On the topic of regulation, there's a lot of talk at the moment about the need for greater regulation, not just for the banking sector, but also to more closely control the activities of hedge funds. What's your opinion on this and is there a key message you'd like to deliver to the regulators?
Dirk Ormoneit: I am fully in favour of regulators coming down hard on any dubious or fraudulent activity so as to eliminate any black sheep in the industry. The tricky bit will be to do this while causing minimum negative effects on market efficiency which I see as a cornerstone of overall welfare in a market economy.

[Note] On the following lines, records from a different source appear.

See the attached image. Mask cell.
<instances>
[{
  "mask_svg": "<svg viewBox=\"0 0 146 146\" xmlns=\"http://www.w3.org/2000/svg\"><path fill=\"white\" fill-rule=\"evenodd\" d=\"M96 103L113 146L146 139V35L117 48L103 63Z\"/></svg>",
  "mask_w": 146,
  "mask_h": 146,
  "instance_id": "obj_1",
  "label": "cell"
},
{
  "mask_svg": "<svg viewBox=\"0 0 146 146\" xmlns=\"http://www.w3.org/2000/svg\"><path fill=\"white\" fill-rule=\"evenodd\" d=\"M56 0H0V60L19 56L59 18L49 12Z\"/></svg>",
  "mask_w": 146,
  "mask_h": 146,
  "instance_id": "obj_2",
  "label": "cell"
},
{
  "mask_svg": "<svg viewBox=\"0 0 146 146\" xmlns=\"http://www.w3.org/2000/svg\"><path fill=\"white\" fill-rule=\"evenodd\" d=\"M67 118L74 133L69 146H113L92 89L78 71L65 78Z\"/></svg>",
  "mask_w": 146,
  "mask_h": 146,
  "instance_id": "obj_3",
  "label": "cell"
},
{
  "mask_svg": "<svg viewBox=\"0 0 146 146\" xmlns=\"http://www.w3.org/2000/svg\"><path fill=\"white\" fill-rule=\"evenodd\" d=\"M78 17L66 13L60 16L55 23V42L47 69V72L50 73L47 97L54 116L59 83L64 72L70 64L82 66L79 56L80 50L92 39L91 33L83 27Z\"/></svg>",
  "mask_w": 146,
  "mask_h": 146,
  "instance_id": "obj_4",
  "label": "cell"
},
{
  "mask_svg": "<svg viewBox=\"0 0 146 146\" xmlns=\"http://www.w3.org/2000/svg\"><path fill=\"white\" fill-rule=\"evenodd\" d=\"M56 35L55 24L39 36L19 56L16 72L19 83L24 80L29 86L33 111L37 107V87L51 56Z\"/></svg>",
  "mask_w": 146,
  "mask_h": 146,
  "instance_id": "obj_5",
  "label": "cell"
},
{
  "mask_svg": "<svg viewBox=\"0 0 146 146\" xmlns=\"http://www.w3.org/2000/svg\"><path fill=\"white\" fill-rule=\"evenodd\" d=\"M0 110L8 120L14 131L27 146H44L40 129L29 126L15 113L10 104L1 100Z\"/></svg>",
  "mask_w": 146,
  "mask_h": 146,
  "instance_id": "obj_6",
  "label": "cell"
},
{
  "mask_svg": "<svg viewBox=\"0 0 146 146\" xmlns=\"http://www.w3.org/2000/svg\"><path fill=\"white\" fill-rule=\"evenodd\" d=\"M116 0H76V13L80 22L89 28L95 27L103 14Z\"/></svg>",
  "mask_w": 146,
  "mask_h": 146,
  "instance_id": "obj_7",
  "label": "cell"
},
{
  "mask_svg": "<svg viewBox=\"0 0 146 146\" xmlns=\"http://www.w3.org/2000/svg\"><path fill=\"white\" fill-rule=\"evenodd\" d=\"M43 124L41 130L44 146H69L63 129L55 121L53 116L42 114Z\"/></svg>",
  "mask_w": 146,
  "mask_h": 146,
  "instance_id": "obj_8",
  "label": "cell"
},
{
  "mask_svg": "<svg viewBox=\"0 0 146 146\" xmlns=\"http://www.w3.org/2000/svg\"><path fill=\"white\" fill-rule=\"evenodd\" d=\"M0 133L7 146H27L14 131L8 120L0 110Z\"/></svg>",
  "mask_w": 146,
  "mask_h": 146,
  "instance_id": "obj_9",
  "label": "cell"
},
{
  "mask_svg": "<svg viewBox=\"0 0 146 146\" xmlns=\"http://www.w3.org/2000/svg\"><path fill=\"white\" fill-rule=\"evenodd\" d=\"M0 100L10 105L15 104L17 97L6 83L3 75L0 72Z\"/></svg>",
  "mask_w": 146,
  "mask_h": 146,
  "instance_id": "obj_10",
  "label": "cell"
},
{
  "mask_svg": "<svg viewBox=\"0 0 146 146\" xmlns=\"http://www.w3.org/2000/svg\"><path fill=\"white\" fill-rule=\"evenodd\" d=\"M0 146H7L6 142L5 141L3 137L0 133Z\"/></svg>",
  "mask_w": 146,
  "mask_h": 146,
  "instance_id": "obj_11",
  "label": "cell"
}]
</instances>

Mark Holt: Given the size of the current crisis I think that the regulators have their work cut out to identify root causes and provide appropriate safeguards, which is in everybody's interests. I hope that they concentrate on that and don't attempt to impose measures for the sake of political expediency. This approach to regulation tends to be poorly targeted and leads to increased operational complexity for no particular advantage and typically has unexpected side effects. Transparency to investors is one area where I'd see regulation as providing a benefit to all legitimate participants, and is something that we already practise.
Leda Braga: As the US Congressional hearing of last November evidenced, hedge funds were not a major contributor to the market disruptions experienced in the last 12 months. Hedge funds deploy a diverse set of strategies and their activity has, in general, increased liquidity and reduced volatility in markets. As such, Hedge Funds are unlikely to cause systemic risk. Hedge funds are by nature nimble, fast moving organisations with an agile clientele that will vote with their feet without very much tolerance for weak performance. In the wake of the crisis, if anything, there will be a requirement for more transparency by hedge funds and that is perfectly acceptable, particularly considering the investor groups demanding it. Here in Bluecrest we are being proactive in offering increased transparency and have a couple of initiatives already in progress that have been well received by our investors.

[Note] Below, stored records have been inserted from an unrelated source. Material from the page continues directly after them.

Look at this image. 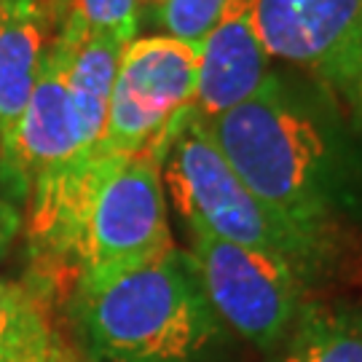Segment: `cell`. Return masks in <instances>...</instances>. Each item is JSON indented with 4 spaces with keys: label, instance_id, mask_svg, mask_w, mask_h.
I'll list each match as a JSON object with an SVG mask.
<instances>
[{
    "label": "cell",
    "instance_id": "6da1fadb",
    "mask_svg": "<svg viewBox=\"0 0 362 362\" xmlns=\"http://www.w3.org/2000/svg\"><path fill=\"white\" fill-rule=\"evenodd\" d=\"M207 129L260 204L336 266L362 228V158L327 107L272 73Z\"/></svg>",
    "mask_w": 362,
    "mask_h": 362
},
{
    "label": "cell",
    "instance_id": "7a4b0ae2",
    "mask_svg": "<svg viewBox=\"0 0 362 362\" xmlns=\"http://www.w3.org/2000/svg\"><path fill=\"white\" fill-rule=\"evenodd\" d=\"M67 314L91 362H215L228 341L188 250L78 279Z\"/></svg>",
    "mask_w": 362,
    "mask_h": 362
},
{
    "label": "cell",
    "instance_id": "3957f363",
    "mask_svg": "<svg viewBox=\"0 0 362 362\" xmlns=\"http://www.w3.org/2000/svg\"><path fill=\"white\" fill-rule=\"evenodd\" d=\"M161 156L97 153L89 158L46 272L78 279L134 269L172 250Z\"/></svg>",
    "mask_w": 362,
    "mask_h": 362
},
{
    "label": "cell",
    "instance_id": "277c9868",
    "mask_svg": "<svg viewBox=\"0 0 362 362\" xmlns=\"http://www.w3.org/2000/svg\"><path fill=\"white\" fill-rule=\"evenodd\" d=\"M161 185L185 228H199L233 245L285 258L311 285L327 279L336 266L303 236L290 231L220 153L207 124L194 113L182 118L161 156Z\"/></svg>",
    "mask_w": 362,
    "mask_h": 362
},
{
    "label": "cell",
    "instance_id": "5b68a950",
    "mask_svg": "<svg viewBox=\"0 0 362 362\" xmlns=\"http://www.w3.org/2000/svg\"><path fill=\"white\" fill-rule=\"evenodd\" d=\"M188 242L204 296L226 330L266 354L282 349L309 293L300 272L279 255L199 228H188Z\"/></svg>",
    "mask_w": 362,
    "mask_h": 362
},
{
    "label": "cell",
    "instance_id": "8992f818",
    "mask_svg": "<svg viewBox=\"0 0 362 362\" xmlns=\"http://www.w3.org/2000/svg\"><path fill=\"white\" fill-rule=\"evenodd\" d=\"M199 46L169 35H134L118 59L103 153H158L191 113Z\"/></svg>",
    "mask_w": 362,
    "mask_h": 362
},
{
    "label": "cell",
    "instance_id": "52a82bcc",
    "mask_svg": "<svg viewBox=\"0 0 362 362\" xmlns=\"http://www.w3.org/2000/svg\"><path fill=\"white\" fill-rule=\"evenodd\" d=\"M250 11L272 59L303 70L333 94H357L362 0H250Z\"/></svg>",
    "mask_w": 362,
    "mask_h": 362
},
{
    "label": "cell",
    "instance_id": "ba28073f",
    "mask_svg": "<svg viewBox=\"0 0 362 362\" xmlns=\"http://www.w3.org/2000/svg\"><path fill=\"white\" fill-rule=\"evenodd\" d=\"M272 73V57L252 25L250 0H228L220 19L199 43L191 113L209 124L255 97Z\"/></svg>",
    "mask_w": 362,
    "mask_h": 362
},
{
    "label": "cell",
    "instance_id": "9c48e42d",
    "mask_svg": "<svg viewBox=\"0 0 362 362\" xmlns=\"http://www.w3.org/2000/svg\"><path fill=\"white\" fill-rule=\"evenodd\" d=\"M59 25L54 0H0V151L38 86Z\"/></svg>",
    "mask_w": 362,
    "mask_h": 362
},
{
    "label": "cell",
    "instance_id": "30bf717a",
    "mask_svg": "<svg viewBox=\"0 0 362 362\" xmlns=\"http://www.w3.org/2000/svg\"><path fill=\"white\" fill-rule=\"evenodd\" d=\"M129 35L97 33V35H70L57 33L54 49L65 67V83L76 110L83 145L91 156L103 153L107 107L113 94L118 59Z\"/></svg>",
    "mask_w": 362,
    "mask_h": 362
},
{
    "label": "cell",
    "instance_id": "8fae6325",
    "mask_svg": "<svg viewBox=\"0 0 362 362\" xmlns=\"http://www.w3.org/2000/svg\"><path fill=\"white\" fill-rule=\"evenodd\" d=\"M276 362H362V300H306Z\"/></svg>",
    "mask_w": 362,
    "mask_h": 362
},
{
    "label": "cell",
    "instance_id": "7c38bea8",
    "mask_svg": "<svg viewBox=\"0 0 362 362\" xmlns=\"http://www.w3.org/2000/svg\"><path fill=\"white\" fill-rule=\"evenodd\" d=\"M54 336L38 298L22 287L0 285V362H33Z\"/></svg>",
    "mask_w": 362,
    "mask_h": 362
},
{
    "label": "cell",
    "instance_id": "4fadbf2b",
    "mask_svg": "<svg viewBox=\"0 0 362 362\" xmlns=\"http://www.w3.org/2000/svg\"><path fill=\"white\" fill-rule=\"evenodd\" d=\"M226 3L228 0H145L143 19L158 30V35L199 46L220 19Z\"/></svg>",
    "mask_w": 362,
    "mask_h": 362
},
{
    "label": "cell",
    "instance_id": "5bb4252c",
    "mask_svg": "<svg viewBox=\"0 0 362 362\" xmlns=\"http://www.w3.org/2000/svg\"><path fill=\"white\" fill-rule=\"evenodd\" d=\"M145 0H67L59 33L70 35H97V33H121L137 35L143 19Z\"/></svg>",
    "mask_w": 362,
    "mask_h": 362
},
{
    "label": "cell",
    "instance_id": "9a60e30c",
    "mask_svg": "<svg viewBox=\"0 0 362 362\" xmlns=\"http://www.w3.org/2000/svg\"><path fill=\"white\" fill-rule=\"evenodd\" d=\"M33 362H86V360L78 351L70 349V346H65L59 336H54V341L46 346V351L40 357H35Z\"/></svg>",
    "mask_w": 362,
    "mask_h": 362
},
{
    "label": "cell",
    "instance_id": "2e32d148",
    "mask_svg": "<svg viewBox=\"0 0 362 362\" xmlns=\"http://www.w3.org/2000/svg\"><path fill=\"white\" fill-rule=\"evenodd\" d=\"M13 228H16V215H13L6 204H0V250H3V245L11 239ZM0 285H3V282H0Z\"/></svg>",
    "mask_w": 362,
    "mask_h": 362
},
{
    "label": "cell",
    "instance_id": "e0dca14e",
    "mask_svg": "<svg viewBox=\"0 0 362 362\" xmlns=\"http://www.w3.org/2000/svg\"><path fill=\"white\" fill-rule=\"evenodd\" d=\"M54 3H57V6H59V8H62V16H65V8H67V0H54Z\"/></svg>",
    "mask_w": 362,
    "mask_h": 362
},
{
    "label": "cell",
    "instance_id": "ac0fdd59",
    "mask_svg": "<svg viewBox=\"0 0 362 362\" xmlns=\"http://www.w3.org/2000/svg\"><path fill=\"white\" fill-rule=\"evenodd\" d=\"M357 94L362 97V76H360V83H357Z\"/></svg>",
    "mask_w": 362,
    "mask_h": 362
}]
</instances>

A couple of "team questions". What qualities do you value most highly in a member of the Bluecrest team, and how do you handle recruitment?
Dirk Ormoneit: We highly value creativity. This entails the right spirit of passion, openness and trust so as to provide a safe environment for each team member to challenge established solutions.
Mark Holt: We are looking for a combination of technical excellence and experience of working in a front office trading environment. The majority of our technology team have worked either for major investment banks or for one of our significant competitors prior to joining. We typically recruit into the team through a combination of personal contacts and head hunters.
Leda Braga: Excellence in the skills they bring to the group, a willingness to challenge and be challenged even in their most set views and a good dose of humbleness - as the world of business has always got some new lesson to teach us!
To finish, if you were to give one piece of advice to an established discretionary fund looking to enter the systematic arena, what would it be?
Dirk Ormoneit: Don't do it. Discretionary managers invariably underestimate the communication gap between these two worlds. This makes it very hard for a discretionary manager to become fully confident with a systematic approach.
Mark Holt: Treat technology as part of your investment process and be prepared to evolve it and the team that supports it as part of your systematic operation.
Leda Braga: I often say half jokingly that the "capital sins of systematic trading are excessive assets and manual intervention" - so there: two things to avoid!